BTW, Jean Auel's novels about the lovely Ayla technically aren't historical, because they're, uh, PREhistorica!. I like the movie of, "Clan of the Cave Bear", starring Nicole Eggert as young Ayla and Darryl Hannah as the older (about 20) Ayla. As the credits rolled, I thought of the books I've read about that era. i've seen some of the actual artifacts discovered in prehistoric caves at Lascaux and Altimira. It's an eerie feeling to glance that far back into our past. It was even more intriguing in a way to hear Dr. Donald Johanson lecture and show his slides about the australopithicines his expeditions have discovered, inc, the celebrated "Lucy." He was kind enough to autograph my copies of his books, despite having received death threats from creationists.
 
Last edited:
Interesting question, and I'm the one who started the other thread.

I hadn't thought it through, but I guess I'd define it as a novel based on or around known historical events. Gets really blurry, though--what about a book like Shogun?

Really good question, which I'll have to give some thought.
 
Thread drift, sorry. If you haven't read every Stephen Hunter book with Earl and Bobby Lee Swagger do it now. GREAT BOOKS! Also Unintended Consequences by John Ross (cult classic)

Sorry for the hijack
 
They've all got to be set "sometime", and poetic license is acceptable to the reader. You know, some like a style, some don't. Now, "Skeletons on the Zahara" is a modern work, taken from a recount of an individual back last(last)century. There's no plot like you'd see in Clavell or Micheners very readable works(which I consider no more "historical" than Hemingways "For Whom the Bell Tolls")
Too much story ruins a book for me, unless it's really fiction set in the past, like L'amour.
I guess I just read history books, instruction manuals and fiction.
 
Probably something on the Banned List...

Uncle Remus, To Kill a Mockingbird, The Scarlet Letter, etc.
 
Not a novel, a movie.

Titanic with Decaprio and Winslet. Seriously. As a boy I discovered a copy of A Night to Remember by Walter Lord (still have it too) and I swear I knew that book line by line, I read it so many times. And, everything at the local library. Later I found 1912 newspapers on microfilm and read them, some stuff I copied. It was my first experience with microfilm.
Anyway the screenplay was written following pretty much to a T the actual events of that night. Its probably legend that the first officer really shot himself, it was more a rumor I think without a lot of fact behind it.

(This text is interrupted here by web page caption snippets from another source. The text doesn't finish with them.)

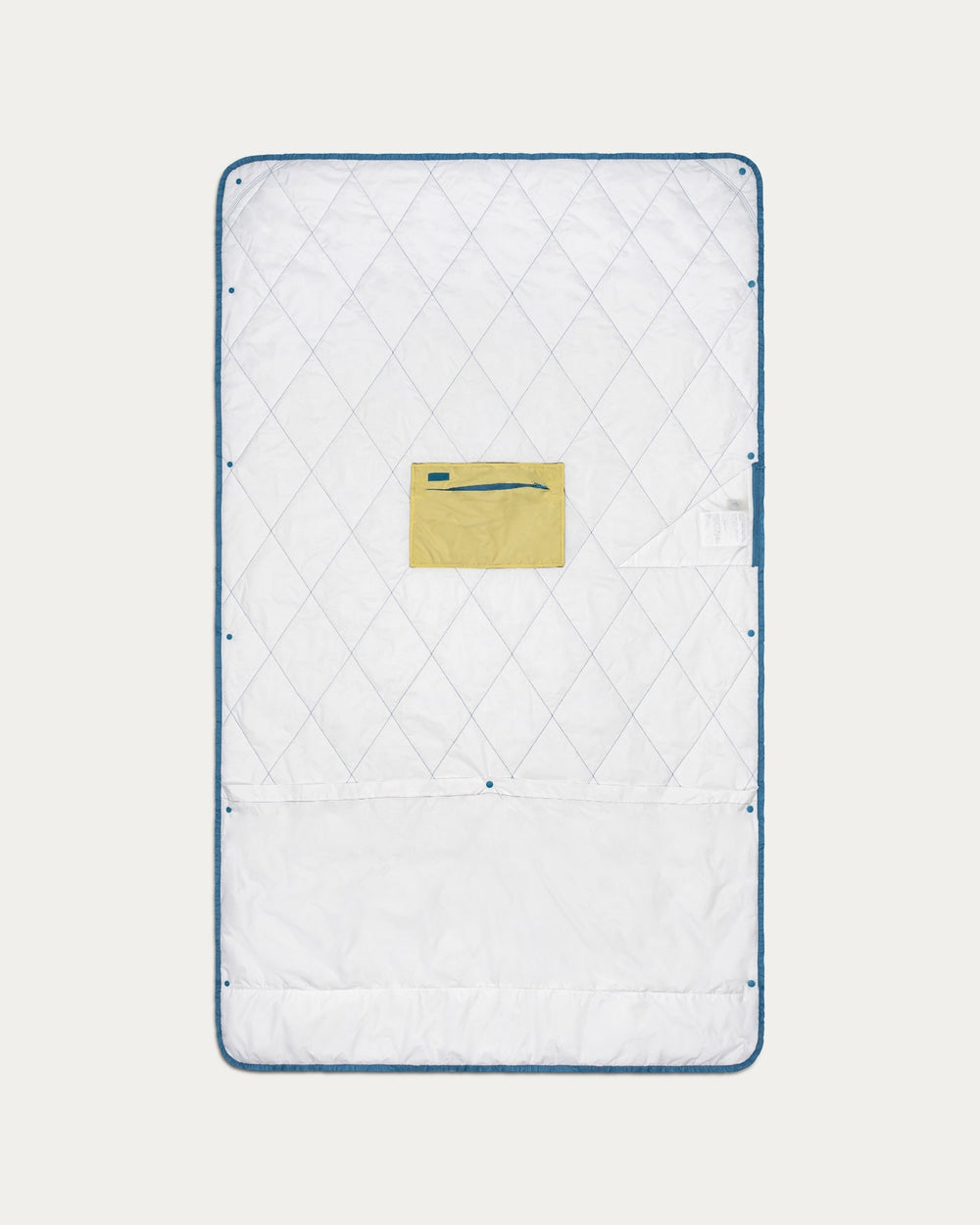 Layover™ Blanket Polar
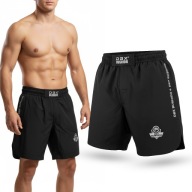 Чоловічі Шорти Мма Для Тренувань Єдиноборств Gym Boxing Dbx Bushido M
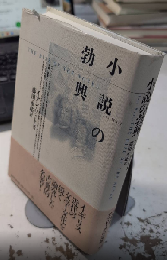 小説の勃興　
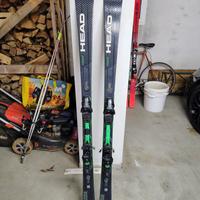 head e-magnum 170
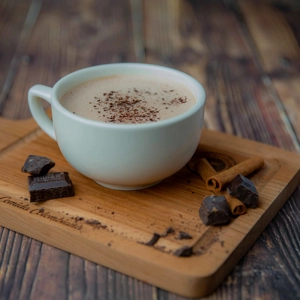CHOCOLATE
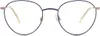 Montatura per occhiali Missoni MMI-0058-1ZNE918 Ø 49 mm Anteprima dell’immagine prodotto 2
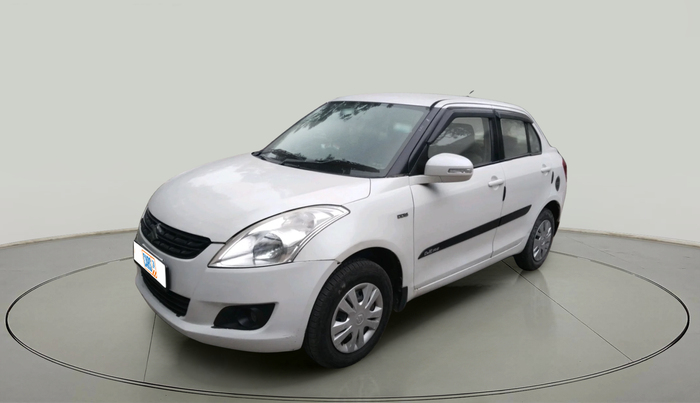 2014 Maruti Swift Dzire VDI, Diesel, Manual, 74,244 km, exterior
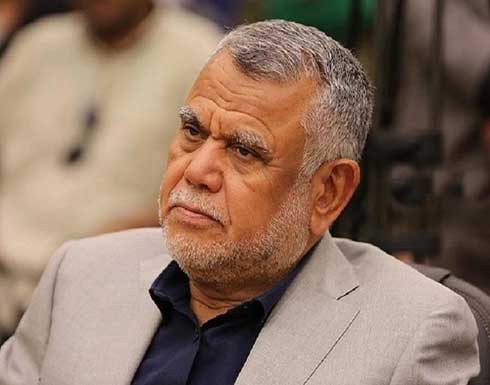 العامري: فتوى الجهاد الكفائي وضعت نهاية لأسطورة داعش العامري: فتوى الجهاد الكفائي وضعت نهاية لأسطورة داعش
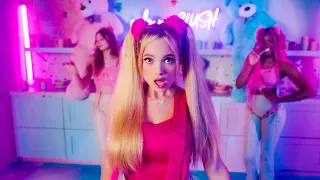 Tori V - bubblegum (Official Music Video)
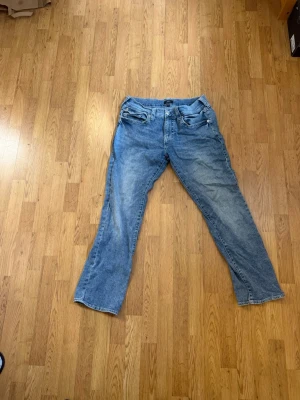 True religion jeans - True religion jeans Ricky 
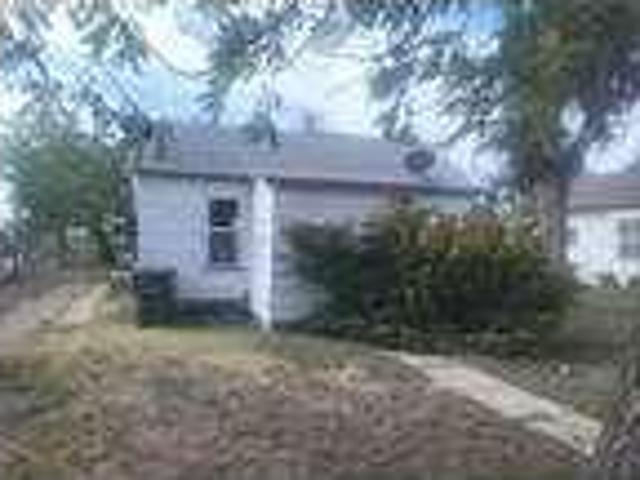 House for rent in Kansas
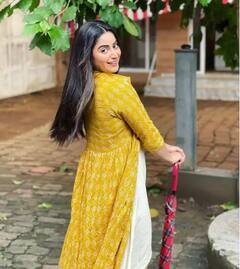 Ghum Hai Kisikey Pyaar Meiin ਦੀ ਪਾਖੀ ਨੇ ਸ਼ਾਰਟ ਡਰੈੱਸ 'ਚ ਦਿਖਾਇਆ ਗਲੈਮਰਸ ਲੁੱਕ, ਤਸਵੀਰਾਂ ਨੇ ਦੇਖ ਫੈਨਜ਼ ਨੇ ਕਿਹਾ-ਕਿਲਰ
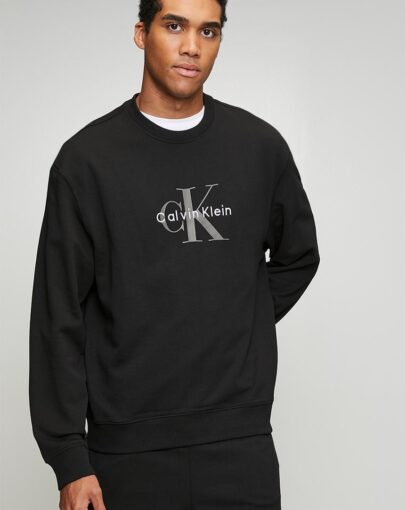 ck terry mono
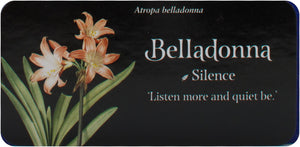 Language Of Flowers - Mini Inspiration Cards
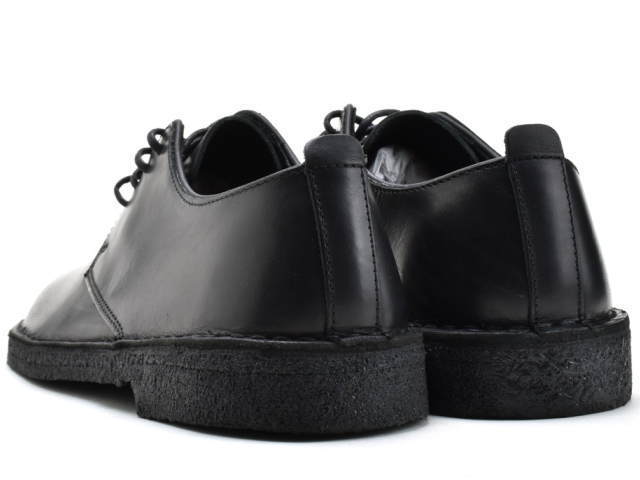 美品◆Clarks クラークス　イングランド製 PORTOBELLO 黒 美品◇Clarks クラークス イングランド製 PORTOBELLO 黒 - メルカリ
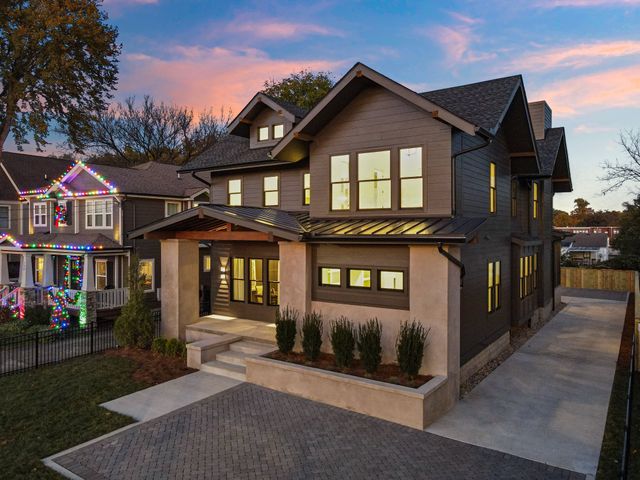 136 51st Ave, N, Nashville, TN 37209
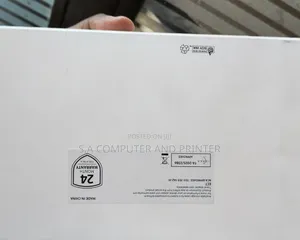 New Samsung Galaxy Tab A11 64 GB Gray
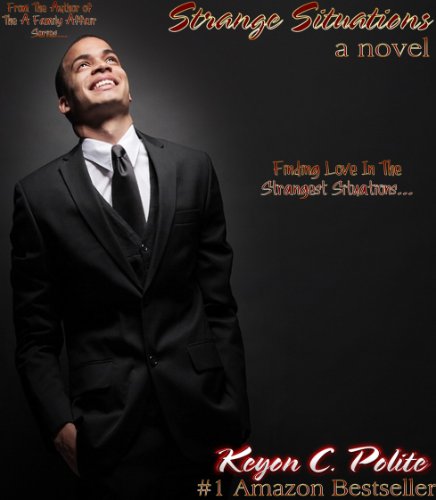 Strange Situations (A Family Affair: Extended Family Book 1)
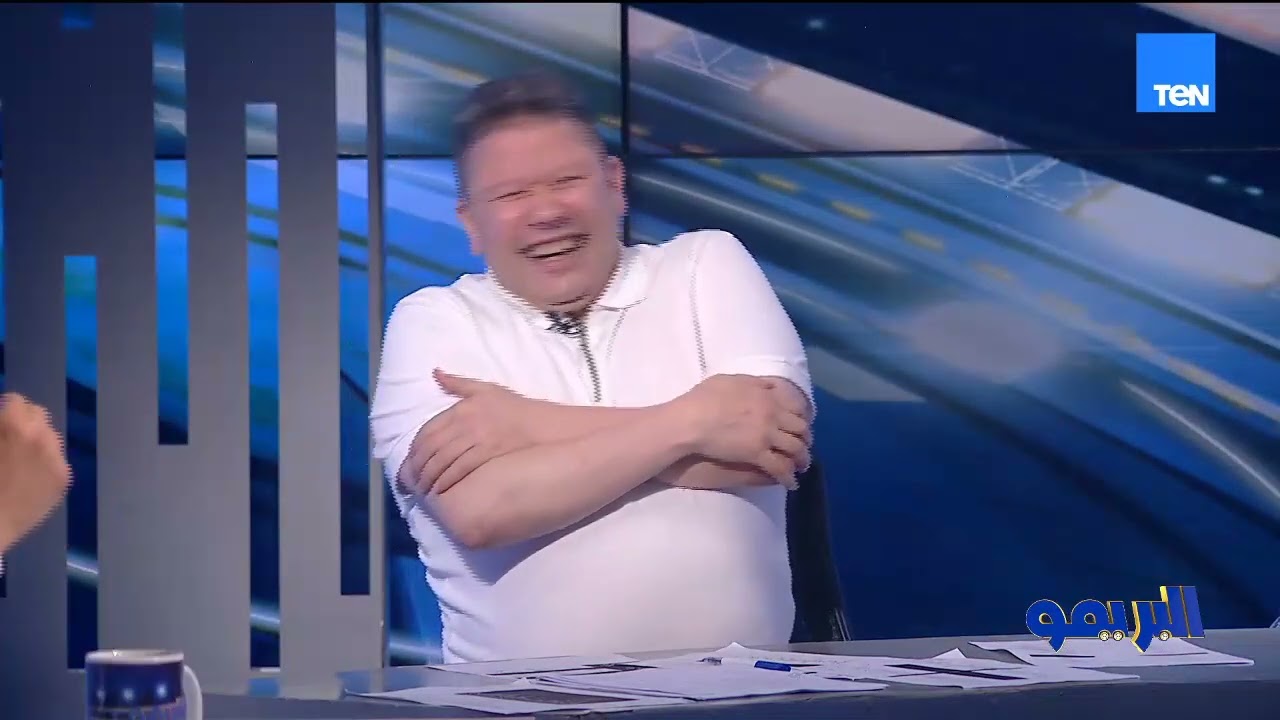 أبوالدهب: ما هي إنجازات جون إدوارد في مصر؟ ورضا عبدالعال: أنا مش عاوز بطولة دلوقتي والتجربة هتنجح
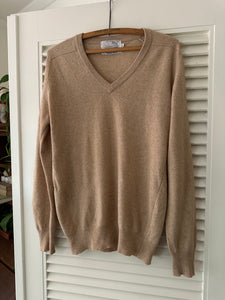 Vintage Cashmere Knit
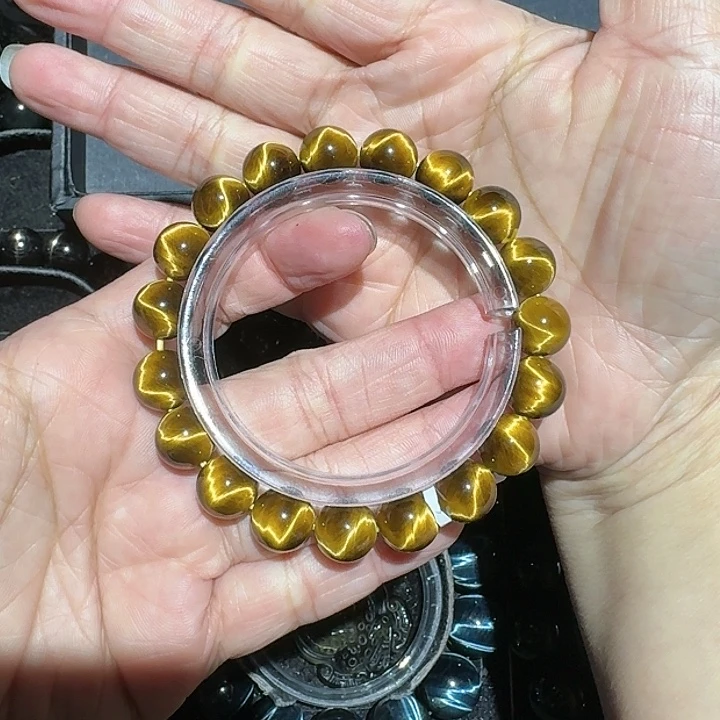 樱***子木变石未镶嵌手饰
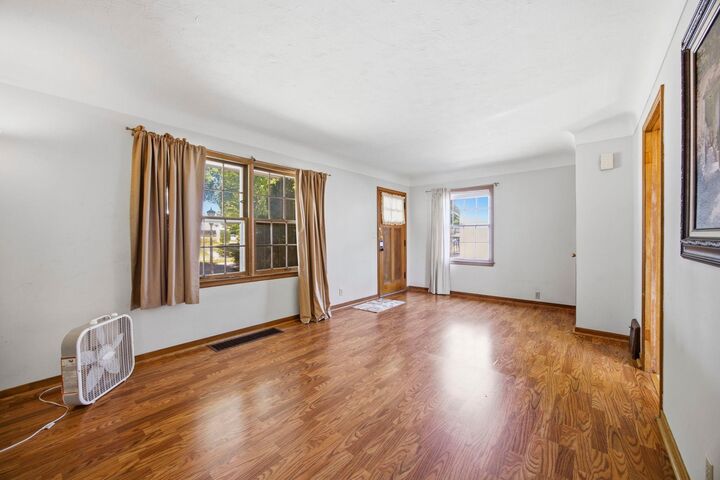 Property Photo: 2116 Fremont Avenue E MN 55119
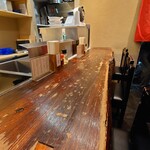 中華蕎麦にし乃 - 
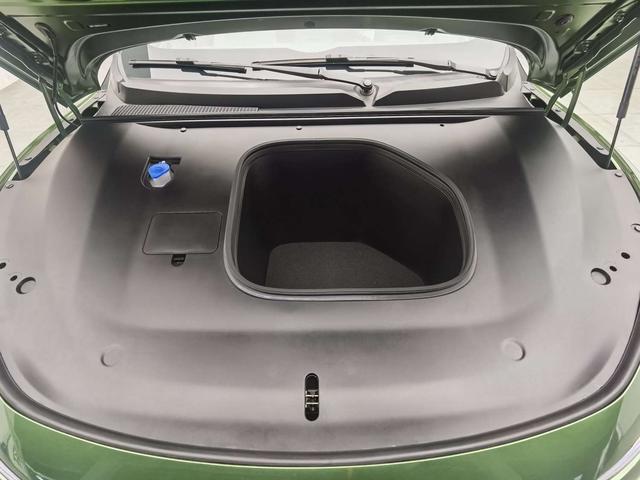 Forthing S7 2024 imagem de carro #7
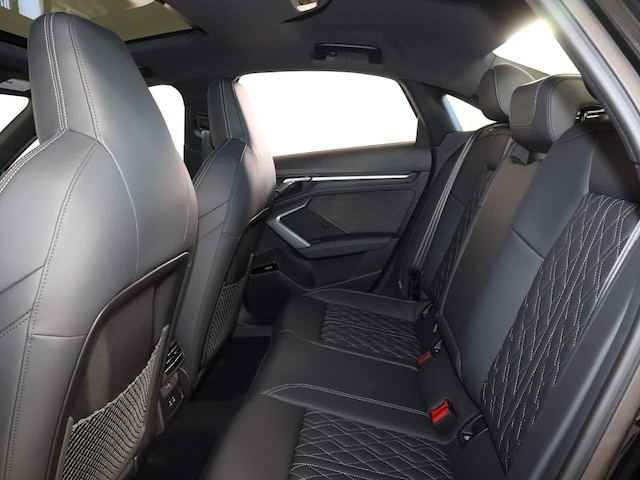 2026 Audi S3 Base - Photo 12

A few survivors said so, but most had no knowledge of it. But otherwise, it was pretty much right on, the real people depicted in the movie really did those things that night just as they were portrayed.
I am not sure I've read any historical novels that covered the true events like this movie did.

Joan of Arc I find really interesting, but being over 500 years ago, who knows what are the real facts versus the myths. I think there is too much going on there for it to be mostly legend, I am inclined to believe most of what we are told really happened. Nobody even knows what she really looked like, as there are no known portraits of her that survived.
 
what about a book like Shogun?

I think "Shogun" is an excellent example of historical fiction. It is set in a period that actually occurred, with types of people and circumstances that were realistically portrayed. Most of the characters were based on real people; read the attached link to a Wikipedia article:

Sh?gun (novel) - Wikipedia, the free encyclopedia

This is why I find this type of fiction so interesting: it is close enough to real history to be informative, yet also entertaining to read.
 
Blood Meridian or the Evening Redness in the West
Great historical fiction by Cormack McCarthy about how the West was really won (violence, savagery, and terror).
 
I am really suprised by you guys. In my mind most anything by Steinbeck, Hemingway, and others of the like fits the like of historical even if fiction. I have been to "Cannery Row" and some of the other places in their books and it awes me to have been there.